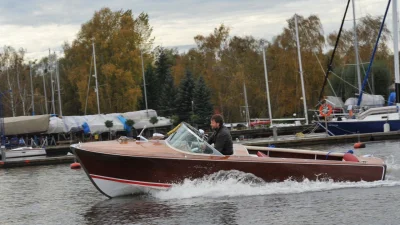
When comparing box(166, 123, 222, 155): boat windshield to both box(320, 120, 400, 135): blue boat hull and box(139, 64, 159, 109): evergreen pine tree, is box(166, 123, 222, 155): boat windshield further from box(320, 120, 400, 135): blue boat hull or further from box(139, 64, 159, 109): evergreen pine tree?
Answer: box(139, 64, 159, 109): evergreen pine tree

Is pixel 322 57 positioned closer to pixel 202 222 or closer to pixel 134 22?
pixel 134 22

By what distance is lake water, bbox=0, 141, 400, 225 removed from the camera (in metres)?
14.7

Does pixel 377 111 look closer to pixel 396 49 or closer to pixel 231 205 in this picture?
pixel 396 49

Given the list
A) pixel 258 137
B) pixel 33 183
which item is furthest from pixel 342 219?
pixel 258 137

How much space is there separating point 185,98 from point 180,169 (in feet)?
156

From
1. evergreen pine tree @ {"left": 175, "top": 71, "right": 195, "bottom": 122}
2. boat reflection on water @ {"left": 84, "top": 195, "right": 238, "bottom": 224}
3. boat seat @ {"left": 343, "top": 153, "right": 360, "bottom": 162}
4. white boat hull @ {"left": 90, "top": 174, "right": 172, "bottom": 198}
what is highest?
evergreen pine tree @ {"left": 175, "top": 71, "right": 195, "bottom": 122}

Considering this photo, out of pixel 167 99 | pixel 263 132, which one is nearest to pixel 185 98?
pixel 167 99

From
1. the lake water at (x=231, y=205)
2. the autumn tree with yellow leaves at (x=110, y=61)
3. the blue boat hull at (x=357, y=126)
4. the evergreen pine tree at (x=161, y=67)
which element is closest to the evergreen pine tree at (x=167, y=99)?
the autumn tree with yellow leaves at (x=110, y=61)

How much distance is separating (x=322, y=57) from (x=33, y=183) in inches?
1892

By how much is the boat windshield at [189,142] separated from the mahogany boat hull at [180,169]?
0.21 meters

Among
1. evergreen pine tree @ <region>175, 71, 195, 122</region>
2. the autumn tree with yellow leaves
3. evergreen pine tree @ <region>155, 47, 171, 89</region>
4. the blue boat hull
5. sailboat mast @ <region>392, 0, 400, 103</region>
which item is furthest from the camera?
evergreen pine tree @ <region>155, 47, 171, 89</region>

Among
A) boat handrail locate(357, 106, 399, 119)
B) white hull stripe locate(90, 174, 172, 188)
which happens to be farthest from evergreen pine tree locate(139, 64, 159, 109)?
white hull stripe locate(90, 174, 172, 188)

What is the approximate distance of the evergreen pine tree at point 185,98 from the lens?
64.0 meters

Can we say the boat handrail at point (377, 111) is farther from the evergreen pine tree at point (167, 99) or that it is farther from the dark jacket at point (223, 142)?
the dark jacket at point (223, 142)
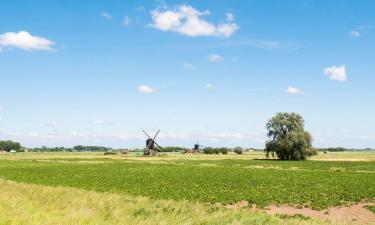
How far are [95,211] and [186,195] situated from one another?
16.4 m

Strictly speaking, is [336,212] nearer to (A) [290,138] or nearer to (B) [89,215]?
(B) [89,215]

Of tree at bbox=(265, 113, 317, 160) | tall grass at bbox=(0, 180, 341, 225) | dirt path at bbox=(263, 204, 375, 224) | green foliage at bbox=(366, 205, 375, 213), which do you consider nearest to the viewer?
tall grass at bbox=(0, 180, 341, 225)

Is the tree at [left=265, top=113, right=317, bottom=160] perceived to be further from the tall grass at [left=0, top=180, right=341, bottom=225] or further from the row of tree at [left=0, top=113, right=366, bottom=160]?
the tall grass at [left=0, top=180, right=341, bottom=225]

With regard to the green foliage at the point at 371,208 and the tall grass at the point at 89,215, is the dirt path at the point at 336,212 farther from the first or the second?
the tall grass at the point at 89,215

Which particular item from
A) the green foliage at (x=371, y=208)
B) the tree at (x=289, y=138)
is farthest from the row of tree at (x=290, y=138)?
the green foliage at (x=371, y=208)

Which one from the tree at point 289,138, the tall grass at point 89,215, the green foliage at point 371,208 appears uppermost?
the tree at point 289,138

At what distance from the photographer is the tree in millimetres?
119812

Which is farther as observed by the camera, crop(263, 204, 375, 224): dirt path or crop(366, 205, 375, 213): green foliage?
crop(366, 205, 375, 213): green foliage

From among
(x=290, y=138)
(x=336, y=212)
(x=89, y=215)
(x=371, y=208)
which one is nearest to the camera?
(x=89, y=215)

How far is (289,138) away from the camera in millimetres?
120125

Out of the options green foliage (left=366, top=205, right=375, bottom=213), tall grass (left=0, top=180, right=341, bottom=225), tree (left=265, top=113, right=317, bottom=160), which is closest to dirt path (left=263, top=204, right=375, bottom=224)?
green foliage (left=366, top=205, right=375, bottom=213)

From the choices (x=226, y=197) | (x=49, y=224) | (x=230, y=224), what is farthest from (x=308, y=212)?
(x=49, y=224)

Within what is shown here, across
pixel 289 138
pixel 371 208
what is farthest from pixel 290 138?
pixel 371 208

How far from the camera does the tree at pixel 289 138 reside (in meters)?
120
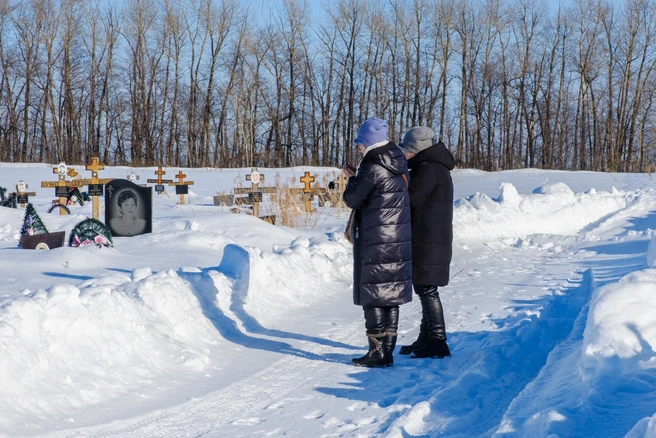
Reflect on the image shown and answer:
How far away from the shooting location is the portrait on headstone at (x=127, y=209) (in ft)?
40.8

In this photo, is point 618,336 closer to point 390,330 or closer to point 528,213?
point 390,330

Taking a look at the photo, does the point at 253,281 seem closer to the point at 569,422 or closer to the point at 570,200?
the point at 569,422

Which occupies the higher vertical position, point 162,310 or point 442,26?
point 442,26

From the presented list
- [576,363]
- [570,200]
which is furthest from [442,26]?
[576,363]

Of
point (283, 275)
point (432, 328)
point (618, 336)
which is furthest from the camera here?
point (283, 275)

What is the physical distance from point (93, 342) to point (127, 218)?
24.8ft

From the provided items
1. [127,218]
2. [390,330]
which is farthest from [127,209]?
[390,330]

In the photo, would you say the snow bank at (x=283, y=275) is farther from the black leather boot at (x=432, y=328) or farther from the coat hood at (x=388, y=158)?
the coat hood at (x=388, y=158)

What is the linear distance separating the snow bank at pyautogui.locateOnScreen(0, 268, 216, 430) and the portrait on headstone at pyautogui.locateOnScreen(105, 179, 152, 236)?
6.17m

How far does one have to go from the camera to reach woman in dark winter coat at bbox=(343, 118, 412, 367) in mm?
5301

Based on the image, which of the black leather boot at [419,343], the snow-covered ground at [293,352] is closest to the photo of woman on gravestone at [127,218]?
the snow-covered ground at [293,352]

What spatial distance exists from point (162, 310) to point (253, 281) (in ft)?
5.10

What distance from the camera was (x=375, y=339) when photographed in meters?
5.39

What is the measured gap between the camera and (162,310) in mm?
6141
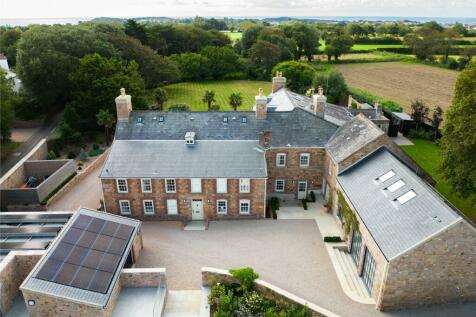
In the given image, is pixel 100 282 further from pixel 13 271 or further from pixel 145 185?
pixel 145 185

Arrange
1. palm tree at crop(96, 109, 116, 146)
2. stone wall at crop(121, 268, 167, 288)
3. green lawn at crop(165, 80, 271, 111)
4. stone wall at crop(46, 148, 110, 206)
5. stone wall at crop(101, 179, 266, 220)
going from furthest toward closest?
green lawn at crop(165, 80, 271, 111) → palm tree at crop(96, 109, 116, 146) → stone wall at crop(46, 148, 110, 206) → stone wall at crop(101, 179, 266, 220) → stone wall at crop(121, 268, 167, 288)

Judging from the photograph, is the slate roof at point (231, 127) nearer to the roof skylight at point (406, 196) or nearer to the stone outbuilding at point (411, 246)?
the stone outbuilding at point (411, 246)

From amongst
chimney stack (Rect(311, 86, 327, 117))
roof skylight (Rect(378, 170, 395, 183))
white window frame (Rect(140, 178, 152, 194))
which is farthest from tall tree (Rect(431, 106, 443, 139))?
white window frame (Rect(140, 178, 152, 194))

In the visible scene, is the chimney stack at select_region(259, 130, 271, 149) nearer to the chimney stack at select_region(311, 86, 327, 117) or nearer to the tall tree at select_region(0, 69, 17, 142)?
the chimney stack at select_region(311, 86, 327, 117)

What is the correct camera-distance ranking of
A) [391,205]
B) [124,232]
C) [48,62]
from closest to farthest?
[391,205] → [124,232] → [48,62]

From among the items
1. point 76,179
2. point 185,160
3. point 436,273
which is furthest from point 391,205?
point 76,179

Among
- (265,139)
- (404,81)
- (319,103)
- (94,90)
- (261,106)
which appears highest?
(261,106)
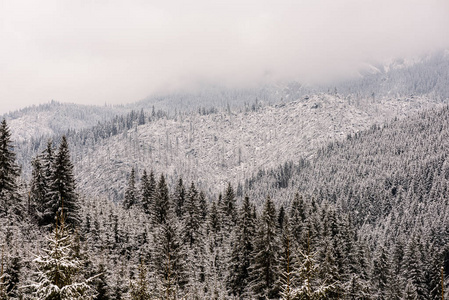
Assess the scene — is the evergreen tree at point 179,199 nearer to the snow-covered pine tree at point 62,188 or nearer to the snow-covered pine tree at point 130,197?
the snow-covered pine tree at point 130,197

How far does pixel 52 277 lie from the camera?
1245 cm

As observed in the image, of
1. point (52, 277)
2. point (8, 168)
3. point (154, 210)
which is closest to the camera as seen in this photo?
point (52, 277)

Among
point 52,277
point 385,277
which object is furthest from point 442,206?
point 52,277

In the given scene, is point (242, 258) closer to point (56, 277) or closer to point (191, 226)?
point (191, 226)

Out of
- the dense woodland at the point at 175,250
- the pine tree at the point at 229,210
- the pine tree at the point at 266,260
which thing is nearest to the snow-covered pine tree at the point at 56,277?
the dense woodland at the point at 175,250

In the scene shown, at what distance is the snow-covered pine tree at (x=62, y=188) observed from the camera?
42531 millimetres

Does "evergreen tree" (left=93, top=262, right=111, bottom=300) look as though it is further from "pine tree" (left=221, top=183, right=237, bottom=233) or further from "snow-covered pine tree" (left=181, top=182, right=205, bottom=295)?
"pine tree" (left=221, top=183, right=237, bottom=233)

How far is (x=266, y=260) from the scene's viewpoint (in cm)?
3866

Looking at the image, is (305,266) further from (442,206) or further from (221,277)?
(442,206)

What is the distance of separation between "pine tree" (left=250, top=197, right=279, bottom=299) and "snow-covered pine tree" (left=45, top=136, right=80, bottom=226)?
923 inches

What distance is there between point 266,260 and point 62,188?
26.7 meters

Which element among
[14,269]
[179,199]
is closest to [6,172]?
[14,269]

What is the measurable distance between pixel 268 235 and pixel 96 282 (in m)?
19.0

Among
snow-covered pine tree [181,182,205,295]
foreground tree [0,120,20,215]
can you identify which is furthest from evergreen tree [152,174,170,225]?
foreground tree [0,120,20,215]
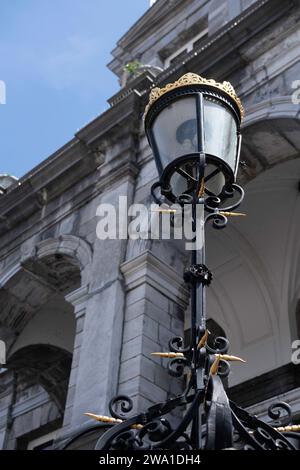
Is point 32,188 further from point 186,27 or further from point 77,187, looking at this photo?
point 186,27

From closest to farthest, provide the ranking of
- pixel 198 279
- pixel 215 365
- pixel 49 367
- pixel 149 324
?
1. pixel 215 365
2. pixel 198 279
3. pixel 149 324
4. pixel 49 367

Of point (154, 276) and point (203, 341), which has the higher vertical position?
point (154, 276)

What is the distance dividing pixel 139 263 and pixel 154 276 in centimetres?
23

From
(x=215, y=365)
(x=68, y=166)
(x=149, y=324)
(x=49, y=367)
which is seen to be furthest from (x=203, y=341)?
(x=49, y=367)

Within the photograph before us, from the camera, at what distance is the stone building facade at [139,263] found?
8266 mm

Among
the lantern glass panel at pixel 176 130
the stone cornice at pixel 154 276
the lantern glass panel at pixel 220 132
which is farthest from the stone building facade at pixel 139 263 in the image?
the lantern glass panel at pixel 176 130

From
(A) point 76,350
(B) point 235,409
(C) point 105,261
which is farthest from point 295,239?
(B) point 235,409

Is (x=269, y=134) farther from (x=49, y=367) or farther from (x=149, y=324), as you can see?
(x=49, y=367)

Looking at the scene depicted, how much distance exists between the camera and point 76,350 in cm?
866

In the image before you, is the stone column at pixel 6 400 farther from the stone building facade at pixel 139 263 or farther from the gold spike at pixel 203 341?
the gold spike at pixel 203 341

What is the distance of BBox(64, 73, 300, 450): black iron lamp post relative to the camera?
3709 mm

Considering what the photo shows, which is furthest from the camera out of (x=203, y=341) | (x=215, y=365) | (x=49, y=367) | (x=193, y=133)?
(x=49, y=367)

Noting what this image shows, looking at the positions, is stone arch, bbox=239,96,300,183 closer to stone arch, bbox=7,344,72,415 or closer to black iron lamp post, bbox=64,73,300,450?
black iron lamp post, bbox=64,73,300,450

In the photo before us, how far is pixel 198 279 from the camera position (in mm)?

^^^^^^^^^^^^^^^^

Can you give the data again, starting with the line with "In the scene" and going on through the line with "4. pixel 49 367", with "snow-covered" swapped for "snowy" and nothing else changed? Leave the pictures out.

Completed task ::
In the scene shown, at what distance is the snowy pine tree at (x=62, y=188) observed from the camera?
42531 millimetres

Does "evergreen tree" (left=93, top=262, right=111, bottom=300) look as though it is further from "pine tree" (left=221, top=183, right=237, bottom=233) or further from "snowy pine tree" (left=181, top=182, right=205, bottom=295)?
"pine tree" (left=221, top=183, right=237, bottom=233)

How far is (x=266, y=260) from the scene's viewpoint (in cm)?
3866

Looking at the image, is (305,266) further from (442,206) or further from (221,277)?
(442,206)

What is the distance of separation between "pine tree" (left=250, top=197, right=279, bottom=299) and "snowy pine tree" (left=45, top=136, right=80, bottom=226)?
923 inches

What distance is there between point 266,260 and point 62,188?
26.7 meters

Which element among
[14,269]
[179,199]
is closest to [6,172]?
[14,269]

What is the measurable distance between pixel 268 235 and pixel 96 282 (in m)?
19.0

Among
snowy pine tree [181,182,205,295]
foreground tree [0,120,20,215]
can you identify which is furthest from evergreen tree [152,174,170,225]?
foreground tree [0,120,20,215]
Is point 32,188 further from point 186,27 or further from point 77,187, looking at this photo?
point 186,27

From closest to farthest, provide the ranking of
- pixel 198 279
- pixel 215 365
- pixel 49 367
- pixel 149 324
?
1. pixel 215 365
2. pixel 198 279
3. pixel 149 324
4. pixel 49 367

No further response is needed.